True.
Many people affectionately refer to dogs as man’s best friend. I’ve grown up with dogs and have always had dogs in my life, so I would wholeheartedly agree with that statement. Dogs provide us with companionship, help seeing-impaired individuals safely navigate streets and sidewalks, and help farmers and ranchers herd sheep and cattle; dogs are also used to locate missing persons and detect things like drugs and bombs (a dog’s sense of smell is estimated to be 10,000 to 100,000 times more sensitive than a human’s). Recently, I had a chance to spend some time with a gentleman (Mike) from England at an outdoor archery range. Mike happened to have epilepsy and always traveled with his dog. I learned that day that Mike’s dog could warn Mike before he was going to have a seizure. Usually the warning (barking) came two to five hours before a seizure occurred, and Mike said his dog was right one hundred percent of the time. I was truly amazed! It now appears that dogs may also start being used to help detect cancer. A study by McCulloch and colleagues (2006) published in the journal Integrative Cancer Therapies examined whether dogs could be trained to detect cancer simply by sniffing someone’s breath.

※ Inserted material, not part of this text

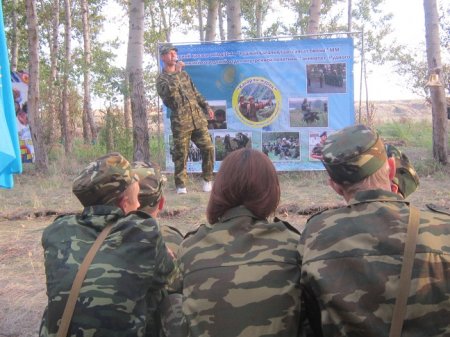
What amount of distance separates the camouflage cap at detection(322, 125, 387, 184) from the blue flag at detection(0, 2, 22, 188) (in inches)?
97.6

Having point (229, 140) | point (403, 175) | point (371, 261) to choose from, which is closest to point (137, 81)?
point (229, 140)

Due to increased oxidative stress, cancer cells emit slightly different waste products than normal cells. The results of the study suggest that dogs can be trained to smell cancer with high degrees of sensitivity and specificity. The authors concluded that “training was efficient and cancer identification was accurate; in a matter of weeks, ordinary household dogs with only basic behavioral ‘puppy training’ were trained to accurately distinguish breath samples of lung and breast cancer patients from those of controls.” The dogs used for the study were Portuguese water dogs and Labrador retrievers, but the ability to be trained to detect cancer is probably not breed specific.
Reference:
McCulloch, M., Jezierski, T., Broffman, M., Hubbard, A., Turner, K., and Janecki, T. Diagnostic accuracy of canine scent detection in early- and late-stage lung and breast cancers. Integrative Cancer Therapies (2006), Vol 5, pp. 30-39.